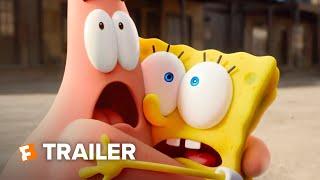 The SpongeBob Movie: Sponge on the Run Trailer #1 (2020) | Fandango Family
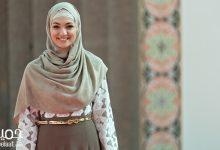 نصائح-لإطلالة-محتشمة-وعلى-الموضة-في-رمضان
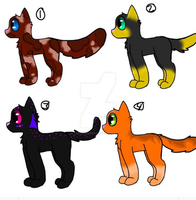 cat Adoptable batch (3/4 open) by Redpandaseas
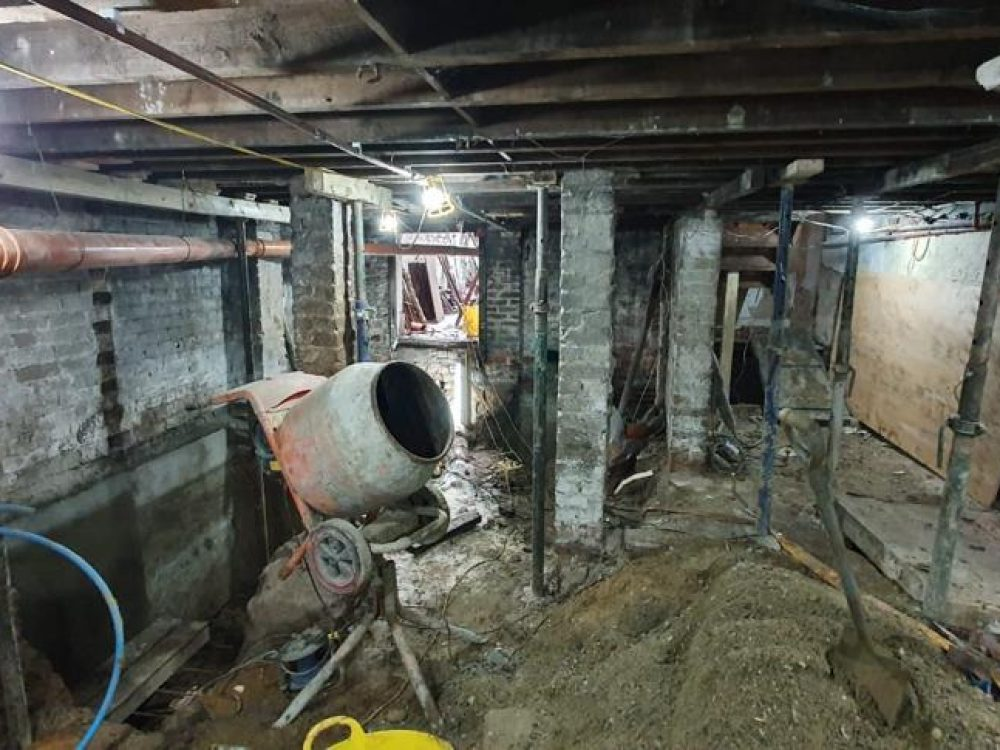 Basement company London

#### Problem:
Please retype the listing above word for word, skipping each picture.

#### Task answer:
 The SpongeBob Movie: Sponge on the Run Trailer #1 (2020) | Fandango Family
 نصائح-لإطلالة-محتشمة-وعلى-الموضة-في-رمضان
 cat Adoptable batch (3/4 open) by Redpandaseas
 Basement company London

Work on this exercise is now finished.